TJCS’ inspections, separate from the compliance team that discovered Goodwin's condition, had occurred in April 2013, before the incident occurred, and in March 2014, after the incident was reported, Wood said. The agency had also recently carried out an unannounced inspection of all segregation, or solitary confinement, cells.

Matt Simpson, a policy strategist for the American Civil Liberties Union (ACLU) of Texas told Al Jazeera that while the incident is alarming, it is likely the result of overcrowding — an issue the ACLU has been warning officials about for years. He added that Garcia had made some reforms to alleviate the overcrowding.

“This kind of incident is an extreme example of the exact concerns we continue to have with a jail that size,” Simpson said. “With such a large population some of the staff could be violating the constitutional rights of folks in there.”

Goodwin’s reported mental health issues and the fact that he was being held in solitary confinement were also of concern, Simpson said. On June 5, 2013, subsequent to his initial arrest, Goodwin was charged with assault of a prison guard, according to records obtained by ABC-13. In March, he was sentenced to three years in state prison for that crime.

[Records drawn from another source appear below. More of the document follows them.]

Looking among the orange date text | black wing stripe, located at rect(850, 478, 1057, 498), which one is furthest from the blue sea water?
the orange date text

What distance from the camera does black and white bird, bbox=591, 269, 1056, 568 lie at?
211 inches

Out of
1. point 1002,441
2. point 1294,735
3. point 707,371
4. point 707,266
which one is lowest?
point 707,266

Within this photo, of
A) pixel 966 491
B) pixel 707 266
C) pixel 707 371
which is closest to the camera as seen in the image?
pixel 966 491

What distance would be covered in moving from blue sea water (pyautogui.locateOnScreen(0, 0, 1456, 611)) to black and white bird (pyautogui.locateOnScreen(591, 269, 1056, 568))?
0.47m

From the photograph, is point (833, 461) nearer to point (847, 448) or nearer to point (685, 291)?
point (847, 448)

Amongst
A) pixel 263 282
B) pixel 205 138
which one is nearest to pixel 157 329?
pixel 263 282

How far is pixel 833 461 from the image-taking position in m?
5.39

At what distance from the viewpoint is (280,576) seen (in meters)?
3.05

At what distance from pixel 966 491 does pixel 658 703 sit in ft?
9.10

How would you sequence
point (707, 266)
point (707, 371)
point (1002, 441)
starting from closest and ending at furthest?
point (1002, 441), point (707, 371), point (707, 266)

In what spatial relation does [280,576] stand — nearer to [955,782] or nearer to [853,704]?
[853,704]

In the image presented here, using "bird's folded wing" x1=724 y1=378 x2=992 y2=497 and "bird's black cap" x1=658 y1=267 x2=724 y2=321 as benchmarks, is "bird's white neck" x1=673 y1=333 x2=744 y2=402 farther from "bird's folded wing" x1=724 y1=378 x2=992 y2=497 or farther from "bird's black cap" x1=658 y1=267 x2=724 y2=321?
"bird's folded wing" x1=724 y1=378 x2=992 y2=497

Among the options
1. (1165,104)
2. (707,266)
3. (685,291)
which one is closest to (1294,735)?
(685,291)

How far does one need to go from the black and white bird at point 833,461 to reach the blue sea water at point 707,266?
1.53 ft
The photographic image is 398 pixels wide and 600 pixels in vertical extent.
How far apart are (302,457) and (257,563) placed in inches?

Simpson said he believed Goodwin had been sent to solitary after attempting to physically assault a prison guard, but added that throwing someone in need of mental health care in solitary for bad behavior is not the correct response.

“Texas needs to look at this in a more systematic way. It seems fair to say there are a lot of folks with mental health issues in solitary confinement largely because it is so difficult to handle them,” Simpson said.